[[ EXERCISE INPUTS, beginning ]]

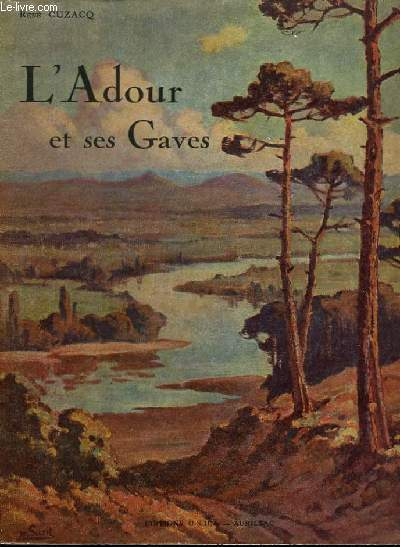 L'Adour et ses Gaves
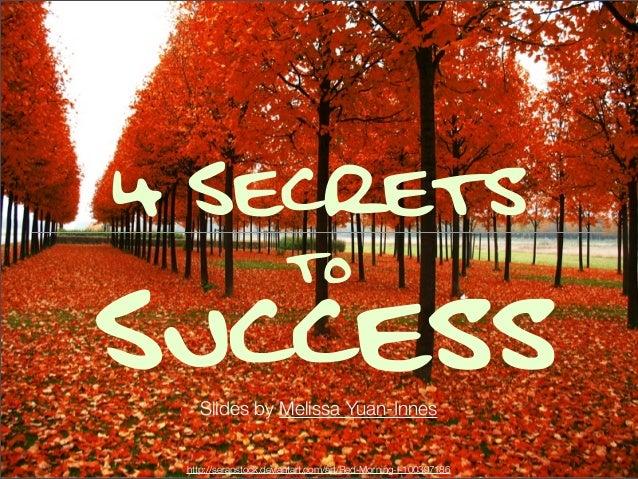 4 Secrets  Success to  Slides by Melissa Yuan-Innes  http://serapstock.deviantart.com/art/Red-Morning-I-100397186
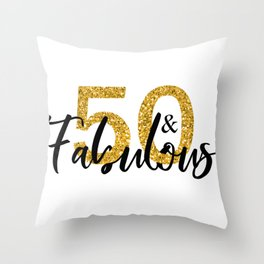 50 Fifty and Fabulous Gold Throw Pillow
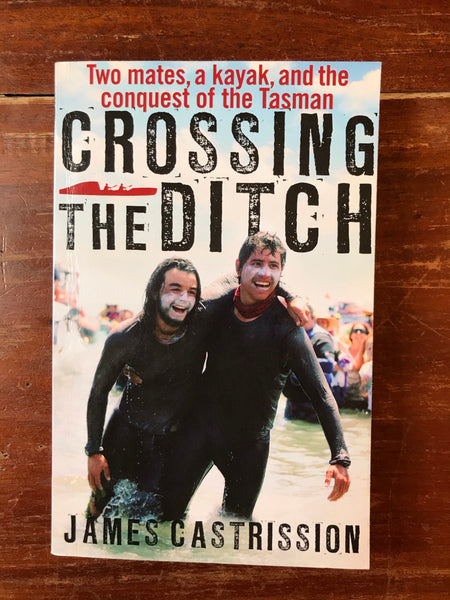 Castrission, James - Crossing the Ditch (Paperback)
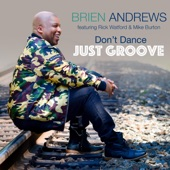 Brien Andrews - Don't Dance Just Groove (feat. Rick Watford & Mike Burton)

[[ EXERCISE INPUTS, end ]]
[[ EXERCISE INPUTS, beginning ]]

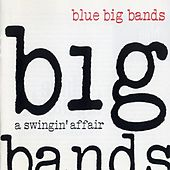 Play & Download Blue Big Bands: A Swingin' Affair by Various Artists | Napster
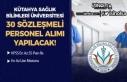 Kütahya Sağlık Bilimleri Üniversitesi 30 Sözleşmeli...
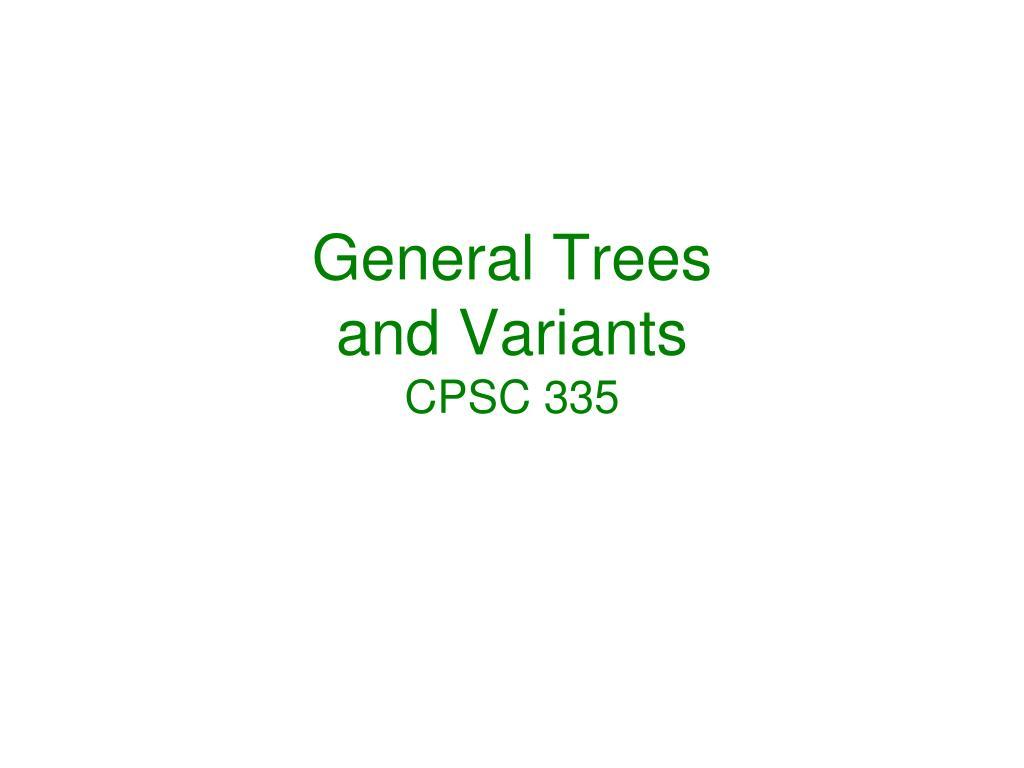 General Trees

[[ EXERCISE INPUTS, end ]]

**WHAT TO DO**:
All pictures are to be skipped. Output, word for word, the lines in the data above starting at the line containing "Slides by Melissa" and ending at the line containing "Brien Andrews - Don't".

**EXERCISE ANSWER**:
 4 Secrets  Success to  Slides by Melissa Yuan-Innes  http://serapstock.deviantart.com/art/Red-Morning-I-100397186
 50 Fifty and Fabulous Gold Throw Pillow
 Castrission, James - Crossing the Ditch (Paperback)
 Brien Andrews - Don't Dance Just Groove (feat. Rick Watford & Mike Burton)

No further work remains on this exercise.